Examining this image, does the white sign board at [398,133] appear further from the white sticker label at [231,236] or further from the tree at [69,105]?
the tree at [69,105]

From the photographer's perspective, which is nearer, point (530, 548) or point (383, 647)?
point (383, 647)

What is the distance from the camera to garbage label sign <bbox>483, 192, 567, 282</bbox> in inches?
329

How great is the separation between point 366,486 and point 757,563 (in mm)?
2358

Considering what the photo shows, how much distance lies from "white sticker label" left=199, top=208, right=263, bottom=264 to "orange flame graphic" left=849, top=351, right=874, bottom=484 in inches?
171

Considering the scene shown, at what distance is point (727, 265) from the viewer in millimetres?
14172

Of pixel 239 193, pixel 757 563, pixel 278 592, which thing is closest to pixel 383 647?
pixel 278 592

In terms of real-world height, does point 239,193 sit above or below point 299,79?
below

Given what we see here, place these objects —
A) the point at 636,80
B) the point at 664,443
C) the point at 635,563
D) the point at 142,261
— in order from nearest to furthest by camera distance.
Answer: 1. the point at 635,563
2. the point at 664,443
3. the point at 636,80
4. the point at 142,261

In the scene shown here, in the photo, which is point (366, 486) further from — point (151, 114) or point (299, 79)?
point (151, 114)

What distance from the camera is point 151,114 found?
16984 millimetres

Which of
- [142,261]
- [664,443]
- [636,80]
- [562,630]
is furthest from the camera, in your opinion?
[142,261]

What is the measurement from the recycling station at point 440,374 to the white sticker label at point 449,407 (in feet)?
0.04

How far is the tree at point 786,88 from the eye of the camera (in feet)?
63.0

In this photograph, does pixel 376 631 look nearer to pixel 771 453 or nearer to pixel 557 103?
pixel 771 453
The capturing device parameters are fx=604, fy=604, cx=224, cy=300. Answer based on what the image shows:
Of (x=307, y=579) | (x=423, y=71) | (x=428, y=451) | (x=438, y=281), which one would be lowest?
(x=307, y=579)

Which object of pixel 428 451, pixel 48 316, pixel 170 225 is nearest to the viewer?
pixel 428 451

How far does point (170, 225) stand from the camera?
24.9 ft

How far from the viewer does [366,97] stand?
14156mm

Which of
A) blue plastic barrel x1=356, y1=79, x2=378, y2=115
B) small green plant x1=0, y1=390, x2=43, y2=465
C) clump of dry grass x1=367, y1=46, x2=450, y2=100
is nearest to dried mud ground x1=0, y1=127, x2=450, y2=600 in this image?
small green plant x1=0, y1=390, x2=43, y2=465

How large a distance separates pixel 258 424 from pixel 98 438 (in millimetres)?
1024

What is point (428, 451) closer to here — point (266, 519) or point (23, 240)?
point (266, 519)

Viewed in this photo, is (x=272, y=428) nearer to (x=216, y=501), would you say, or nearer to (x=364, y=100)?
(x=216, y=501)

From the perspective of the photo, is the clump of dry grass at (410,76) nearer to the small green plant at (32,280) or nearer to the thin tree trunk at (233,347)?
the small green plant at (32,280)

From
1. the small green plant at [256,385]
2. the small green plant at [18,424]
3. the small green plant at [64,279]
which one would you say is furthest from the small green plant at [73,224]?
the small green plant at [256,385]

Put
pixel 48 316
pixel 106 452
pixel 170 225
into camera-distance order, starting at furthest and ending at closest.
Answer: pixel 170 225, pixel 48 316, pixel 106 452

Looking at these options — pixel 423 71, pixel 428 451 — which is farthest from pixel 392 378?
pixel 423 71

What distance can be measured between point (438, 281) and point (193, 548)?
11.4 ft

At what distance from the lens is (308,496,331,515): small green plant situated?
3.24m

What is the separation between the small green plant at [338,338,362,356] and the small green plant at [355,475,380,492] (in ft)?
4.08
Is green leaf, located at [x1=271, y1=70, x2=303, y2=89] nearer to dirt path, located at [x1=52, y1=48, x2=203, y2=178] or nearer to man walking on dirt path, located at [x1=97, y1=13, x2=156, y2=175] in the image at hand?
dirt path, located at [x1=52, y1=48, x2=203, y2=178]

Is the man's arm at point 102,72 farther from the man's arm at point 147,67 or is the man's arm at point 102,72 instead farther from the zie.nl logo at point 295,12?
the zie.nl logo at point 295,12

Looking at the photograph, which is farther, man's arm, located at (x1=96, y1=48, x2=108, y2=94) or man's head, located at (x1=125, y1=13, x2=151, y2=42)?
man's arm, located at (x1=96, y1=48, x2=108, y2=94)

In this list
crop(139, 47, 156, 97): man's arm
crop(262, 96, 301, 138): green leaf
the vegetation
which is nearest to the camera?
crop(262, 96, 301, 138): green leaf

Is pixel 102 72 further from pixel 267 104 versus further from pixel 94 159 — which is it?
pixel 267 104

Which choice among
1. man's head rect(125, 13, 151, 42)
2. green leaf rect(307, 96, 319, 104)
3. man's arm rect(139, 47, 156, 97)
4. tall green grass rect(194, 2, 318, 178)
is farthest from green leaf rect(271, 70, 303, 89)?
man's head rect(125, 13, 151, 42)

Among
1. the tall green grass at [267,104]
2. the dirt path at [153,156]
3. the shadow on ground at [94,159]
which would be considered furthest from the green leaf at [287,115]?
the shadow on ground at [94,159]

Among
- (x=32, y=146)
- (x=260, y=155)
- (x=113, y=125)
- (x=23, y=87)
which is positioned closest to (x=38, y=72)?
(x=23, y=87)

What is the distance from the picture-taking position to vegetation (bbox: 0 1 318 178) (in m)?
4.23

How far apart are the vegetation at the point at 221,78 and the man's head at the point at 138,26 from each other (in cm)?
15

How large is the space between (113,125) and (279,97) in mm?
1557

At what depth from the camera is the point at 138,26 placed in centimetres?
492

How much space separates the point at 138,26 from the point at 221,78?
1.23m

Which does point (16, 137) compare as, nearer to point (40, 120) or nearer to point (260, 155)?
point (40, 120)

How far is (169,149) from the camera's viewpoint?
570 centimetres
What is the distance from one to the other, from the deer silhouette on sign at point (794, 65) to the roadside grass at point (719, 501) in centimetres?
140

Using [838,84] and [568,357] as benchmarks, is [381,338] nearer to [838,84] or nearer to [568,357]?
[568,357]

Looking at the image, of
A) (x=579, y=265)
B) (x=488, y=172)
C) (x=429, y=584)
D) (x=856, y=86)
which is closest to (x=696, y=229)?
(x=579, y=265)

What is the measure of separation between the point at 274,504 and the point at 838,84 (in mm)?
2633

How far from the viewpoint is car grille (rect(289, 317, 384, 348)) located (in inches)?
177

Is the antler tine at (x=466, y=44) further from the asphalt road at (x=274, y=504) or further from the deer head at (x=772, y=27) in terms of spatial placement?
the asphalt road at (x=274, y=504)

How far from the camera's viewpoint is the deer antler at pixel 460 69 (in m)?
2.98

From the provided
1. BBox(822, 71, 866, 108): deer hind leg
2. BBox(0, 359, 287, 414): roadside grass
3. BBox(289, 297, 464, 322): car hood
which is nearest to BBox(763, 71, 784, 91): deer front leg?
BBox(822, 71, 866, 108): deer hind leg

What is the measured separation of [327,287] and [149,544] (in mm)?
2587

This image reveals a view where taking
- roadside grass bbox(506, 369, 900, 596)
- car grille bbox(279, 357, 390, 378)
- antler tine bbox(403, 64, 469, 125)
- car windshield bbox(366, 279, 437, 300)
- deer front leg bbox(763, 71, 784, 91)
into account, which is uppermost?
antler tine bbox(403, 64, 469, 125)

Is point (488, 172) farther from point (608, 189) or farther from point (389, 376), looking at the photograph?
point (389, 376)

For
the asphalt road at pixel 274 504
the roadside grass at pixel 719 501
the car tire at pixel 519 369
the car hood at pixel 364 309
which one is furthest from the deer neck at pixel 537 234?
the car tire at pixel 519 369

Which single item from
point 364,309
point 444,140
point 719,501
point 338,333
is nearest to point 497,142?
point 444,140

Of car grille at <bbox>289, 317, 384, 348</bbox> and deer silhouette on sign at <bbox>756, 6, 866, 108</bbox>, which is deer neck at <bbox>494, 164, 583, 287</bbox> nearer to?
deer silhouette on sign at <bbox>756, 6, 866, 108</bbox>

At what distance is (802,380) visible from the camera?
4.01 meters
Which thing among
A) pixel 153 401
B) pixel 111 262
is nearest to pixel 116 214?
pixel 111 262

##########

Required task ▸
Reproduce the records starting at the line containing "Given what we see here, place these objects —" and ending at the line containing "4. the point at 142,261", substituting "closest" for "nearest" and leaving everything else unchanged. Give only those lines.

Response to this task ▸
Given what we see here, place these objects —
A) the point at 636,80
B) the point at 664,443
C) the point at 635,563
D) the point at 142,261
— in order from closest to furthest by camera distance.
Answer: 1. the point at 635,563
2. the point at 664,443
3. the point at 636,80
4. the point at 142,261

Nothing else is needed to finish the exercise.